I liked your explaination. Training with "Aliveness" describes much of the training that I do. Good job!

:asian:


----------



## twinkletoes (Jul 26, 2003)

Paul,

Thanks, I can't take credit.  It's all Matt Thornton!  I started reading his works because I realized it gave me words to express what I experienced, and then I realized that he had already been there, and taken it to a whole new level!

Also, the progression you list for Modern Arnis is really good.  I wish I remembered, from something Roy Harris wrote, the 7 Kali drill phases he learned and teaches.

I will sum the parts relevant for our current discussion: 

Phase 1:  Learn the drill, get good at it (sumbrada, hubud lubud, etc.)

Phase 2:  Add fakes, destructions, etc

Phase 3:  Add other strikes, etc.

...........

Phase 7:  Full on sparring


Every drill eventually went through this progression, no matter what kind of pattern or dead drill it started as.  They all wound up being full on sparring in the end.  

I couldn't help but thinking "wow, I wish I had that progression in all the other stuff I study!"

~TT


----------



## cfr (Jul 26, 2003)

Have any of you been in a situation like mine and as a result done any sparring outside of class? Is that a bad idea? Any pointers?


----------



## Cruentus (Jul 28, 2003)

> _Originally posted by cfr _
> *Have any of you been in a situation like mine and as a result done any sparring outside of class? Is that a bad idea? Any pointers? *



Sparring is great outside of class, I think. You just have to remember a few things. 

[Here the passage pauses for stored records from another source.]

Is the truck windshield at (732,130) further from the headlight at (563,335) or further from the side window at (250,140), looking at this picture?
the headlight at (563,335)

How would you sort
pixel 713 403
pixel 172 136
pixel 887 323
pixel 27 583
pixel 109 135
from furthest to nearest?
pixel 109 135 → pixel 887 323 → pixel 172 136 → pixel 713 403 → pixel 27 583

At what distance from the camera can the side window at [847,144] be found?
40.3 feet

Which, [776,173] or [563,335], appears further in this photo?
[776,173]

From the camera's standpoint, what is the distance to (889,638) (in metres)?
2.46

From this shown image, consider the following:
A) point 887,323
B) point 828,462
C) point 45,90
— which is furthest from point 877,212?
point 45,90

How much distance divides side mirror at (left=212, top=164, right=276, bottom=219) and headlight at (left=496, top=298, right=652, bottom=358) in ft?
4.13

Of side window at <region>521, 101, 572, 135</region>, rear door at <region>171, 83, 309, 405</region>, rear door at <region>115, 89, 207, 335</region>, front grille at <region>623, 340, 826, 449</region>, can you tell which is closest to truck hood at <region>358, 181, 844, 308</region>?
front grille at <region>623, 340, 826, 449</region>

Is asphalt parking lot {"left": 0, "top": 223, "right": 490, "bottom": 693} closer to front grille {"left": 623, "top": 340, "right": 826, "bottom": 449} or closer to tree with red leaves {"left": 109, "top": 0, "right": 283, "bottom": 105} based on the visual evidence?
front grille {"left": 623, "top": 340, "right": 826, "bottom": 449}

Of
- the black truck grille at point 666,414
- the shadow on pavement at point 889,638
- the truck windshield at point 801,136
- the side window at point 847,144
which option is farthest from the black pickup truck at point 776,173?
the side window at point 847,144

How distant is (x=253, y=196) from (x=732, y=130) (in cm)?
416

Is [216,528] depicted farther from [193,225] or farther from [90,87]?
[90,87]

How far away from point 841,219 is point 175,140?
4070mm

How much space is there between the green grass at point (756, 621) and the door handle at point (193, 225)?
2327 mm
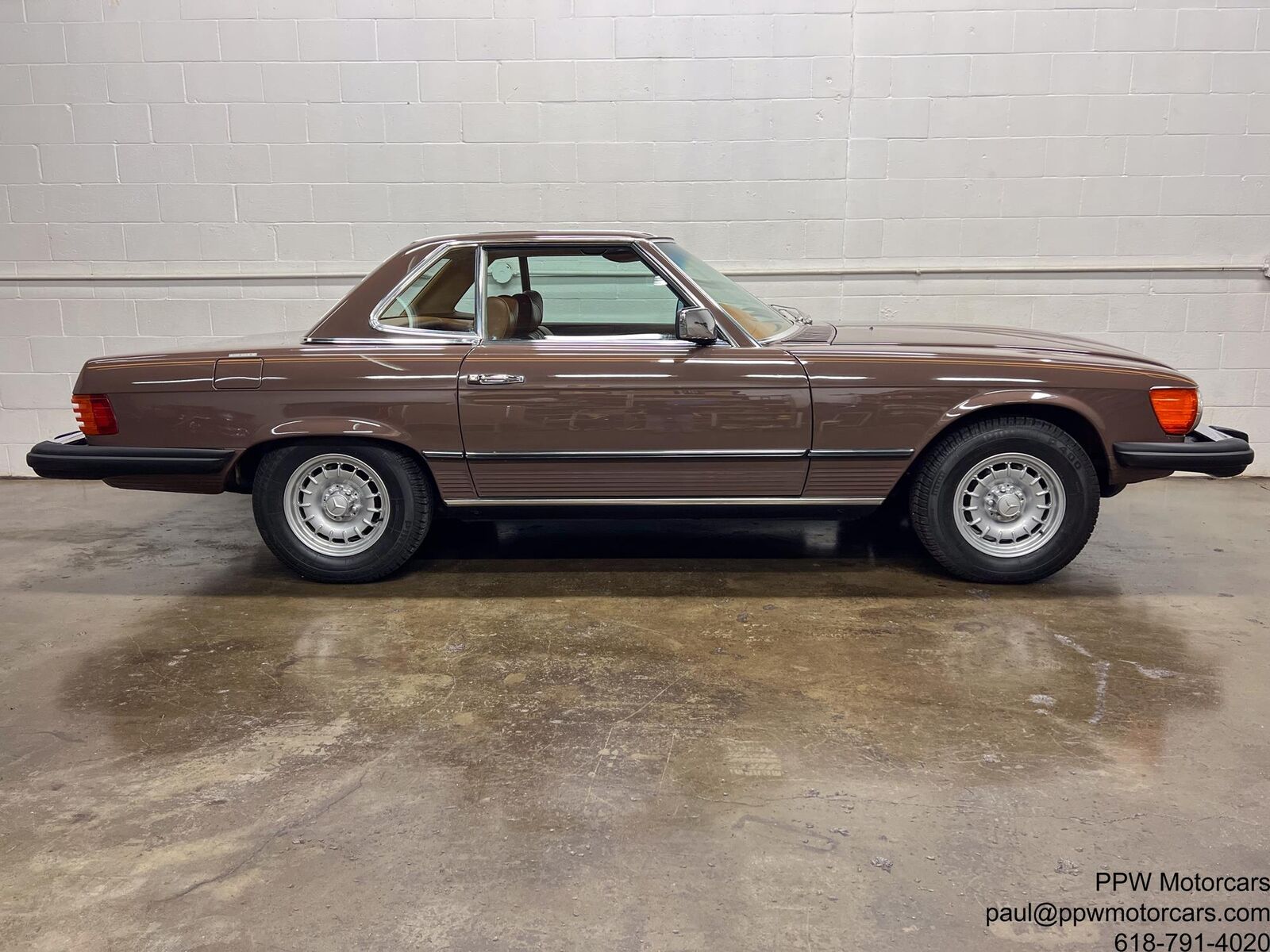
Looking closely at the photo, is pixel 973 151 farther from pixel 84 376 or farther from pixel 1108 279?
pixel 84 376

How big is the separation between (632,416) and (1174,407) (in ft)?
7.65

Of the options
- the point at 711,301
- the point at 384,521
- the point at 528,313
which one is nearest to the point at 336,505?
the point at 384,521

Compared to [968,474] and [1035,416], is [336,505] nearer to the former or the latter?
[968,474]

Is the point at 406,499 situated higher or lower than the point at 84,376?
lower

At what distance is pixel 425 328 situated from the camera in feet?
13.8

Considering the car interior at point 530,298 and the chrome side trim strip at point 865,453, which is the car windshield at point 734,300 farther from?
the chrome side trim strip at point 865,453

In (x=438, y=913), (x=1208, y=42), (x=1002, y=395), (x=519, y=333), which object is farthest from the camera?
(x=1208, y=42)

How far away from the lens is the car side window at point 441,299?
4.19 metres

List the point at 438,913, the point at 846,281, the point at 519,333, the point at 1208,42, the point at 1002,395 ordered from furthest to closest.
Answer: the point at 846,281 → the point at 1208,42 → the point at 519,333 → the point at 1002,395 → the point at 438,913

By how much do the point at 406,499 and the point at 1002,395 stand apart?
2641mm

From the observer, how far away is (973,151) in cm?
623

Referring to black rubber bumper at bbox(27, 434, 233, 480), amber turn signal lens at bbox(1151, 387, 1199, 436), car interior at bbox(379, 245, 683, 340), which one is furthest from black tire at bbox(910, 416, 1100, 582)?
black rubber bumper at bbox(27, 434, 233, 480)

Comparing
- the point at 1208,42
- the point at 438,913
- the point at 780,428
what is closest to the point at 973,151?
the point at 1208,42

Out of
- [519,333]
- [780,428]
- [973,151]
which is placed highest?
[973,151]
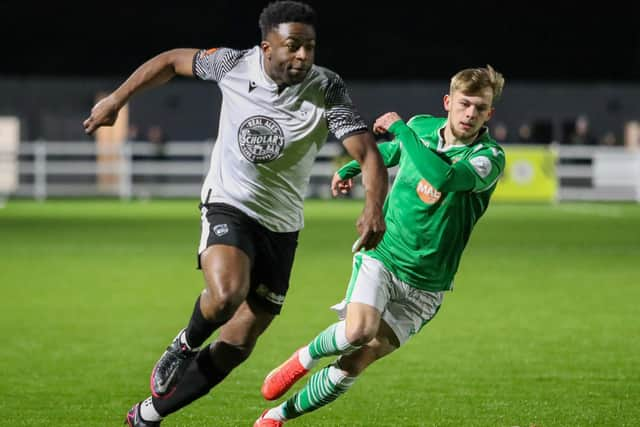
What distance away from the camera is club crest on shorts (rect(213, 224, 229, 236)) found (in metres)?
6.56

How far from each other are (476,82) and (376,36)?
43687mm

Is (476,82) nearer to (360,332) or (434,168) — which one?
(434,168)

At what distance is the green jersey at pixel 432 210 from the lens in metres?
6.69

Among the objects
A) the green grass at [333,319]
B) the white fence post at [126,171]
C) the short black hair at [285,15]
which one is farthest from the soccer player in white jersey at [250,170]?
the white fence post at [126,171]

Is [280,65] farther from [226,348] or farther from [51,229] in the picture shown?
[51,229]

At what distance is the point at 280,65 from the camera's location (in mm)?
6469

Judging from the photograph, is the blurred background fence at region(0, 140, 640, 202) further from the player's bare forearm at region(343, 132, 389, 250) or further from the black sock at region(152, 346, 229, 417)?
the player's bare forearm at region(343, 132, 389, 250)

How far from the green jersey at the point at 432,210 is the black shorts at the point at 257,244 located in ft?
1.79

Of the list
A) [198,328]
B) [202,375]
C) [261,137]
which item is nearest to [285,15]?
[261,137]

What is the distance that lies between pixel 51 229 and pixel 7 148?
76.6ft

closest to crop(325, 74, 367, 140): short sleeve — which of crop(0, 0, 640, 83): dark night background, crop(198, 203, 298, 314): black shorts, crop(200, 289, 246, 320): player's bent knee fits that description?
crop(198, 203, 298, 314): black shorts

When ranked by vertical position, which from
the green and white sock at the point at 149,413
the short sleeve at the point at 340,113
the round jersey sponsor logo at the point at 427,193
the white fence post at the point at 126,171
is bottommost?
the white fence post at the point at 126,171

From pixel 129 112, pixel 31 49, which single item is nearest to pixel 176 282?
pixel 129 112

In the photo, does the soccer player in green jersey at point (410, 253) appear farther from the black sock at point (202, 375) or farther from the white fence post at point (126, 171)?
the white fence post at point (126, 171)
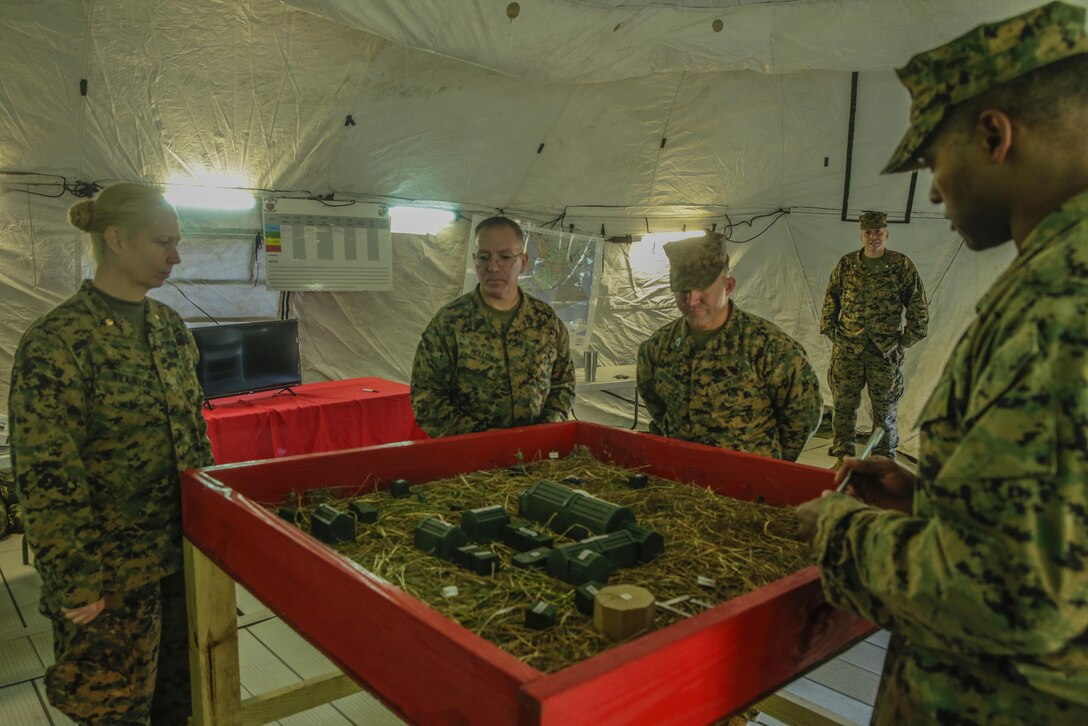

#1 don't trust anybody. I love sparring with the cane (Eskrima Stick) with other Filipino Martial Artists. I don't use gear, but I know I have the control to throw a full speed/power shot at my opponent, yet stop it about an inch before the target. However, I can't trust that someone I do not know has that same type of control. So it is important that I don't let them get a shot off on me, because that could mean serious pain. Tough to do sometimes, sparring this way, so depending on experience of who I am dealing with, I sometimes slow it down.

#2 Be as curtious as you can. Try to figure out what they're "rules" are, and if you break a "rule" apologize, and try to fight within their perameters. If you are on there turf, this is the curtious thing to do. Remember, consider your sparring like "play" or a game where you are trying to learn as much as you can. Don't consider it a fight, or try to use it as a substitute for a fight. If you let your ego get involved you'll lose in the long run. Nothing substitutes a fight except a fight; this is probably the most important thing to keep in mind when sparring. 

So that's my advise! Have fun!


----------